Reference | Usage parameters for SQL databases#

As an example of how the “Allow managed datasets” usage parameters varies based on connection type, let’s look at the usage parameters for a PostgreSQL connection.

Naming rules for new datasets and folders#

You can define a schema with the option to allow schema override. You can apply the same prefix and suffix mechanism as for metastore table names.

Read only data lake example#

The following diagram depicts an example of a strategy with a read-only data lake and a dedicated DSS bucket for managed datasets.

This basic example demonstrates how connections can be separated to answer security or governance concerns. In this example, two connections are created inside DSS.

Connection A refers to DSS connection defined to interact with a cloud storage used as a reference data lake inside the company. This storage won’t be editable by DSS.

Connection B refers to a storage zone in which DSS (through the Service Account defined in both connections) will be able to write its managed datasets.

Service Account Configuration

When creating the Service Account it will be attached to policies allowing a set of actions:

Read access on the data lake storage (and the metastore if needed).
Read/Write access on the dedicated DSS storage so that managed datasets can be created and managed (deletion, metadata update…).

Connections Configuration

Both connections will be created using the same service account for interactions. Each will point to the relevant object storage.

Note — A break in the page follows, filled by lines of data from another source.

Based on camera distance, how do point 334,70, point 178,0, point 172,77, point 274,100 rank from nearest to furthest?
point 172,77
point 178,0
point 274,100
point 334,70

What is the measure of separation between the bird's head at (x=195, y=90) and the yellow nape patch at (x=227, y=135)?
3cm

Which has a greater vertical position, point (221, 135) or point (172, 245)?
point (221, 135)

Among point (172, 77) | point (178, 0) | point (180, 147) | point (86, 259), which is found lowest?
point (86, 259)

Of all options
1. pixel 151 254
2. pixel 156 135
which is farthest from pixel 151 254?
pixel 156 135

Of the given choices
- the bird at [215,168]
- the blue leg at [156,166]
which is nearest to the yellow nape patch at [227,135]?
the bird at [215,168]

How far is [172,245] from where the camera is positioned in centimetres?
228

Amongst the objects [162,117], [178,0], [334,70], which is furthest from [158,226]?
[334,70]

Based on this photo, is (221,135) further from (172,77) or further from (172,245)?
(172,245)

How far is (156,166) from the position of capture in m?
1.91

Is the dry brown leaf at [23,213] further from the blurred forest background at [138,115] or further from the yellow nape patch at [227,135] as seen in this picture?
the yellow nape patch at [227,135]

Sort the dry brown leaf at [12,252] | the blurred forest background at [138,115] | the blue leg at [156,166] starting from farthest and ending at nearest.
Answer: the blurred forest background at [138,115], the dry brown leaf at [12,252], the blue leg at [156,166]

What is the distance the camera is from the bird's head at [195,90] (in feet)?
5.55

The connection used for managed datasets will be configured with the following:

Allow write activated
Allow managed datasets activated
Some optional extra configuration specific to the managed datasets (Path, prefix, metastore…)

The connection used to reach the data lake will be configured with the following:

Allow write deactivated
Allow managed datasets deactivated

This connection won’t be available when selecting an output zone inside the flow.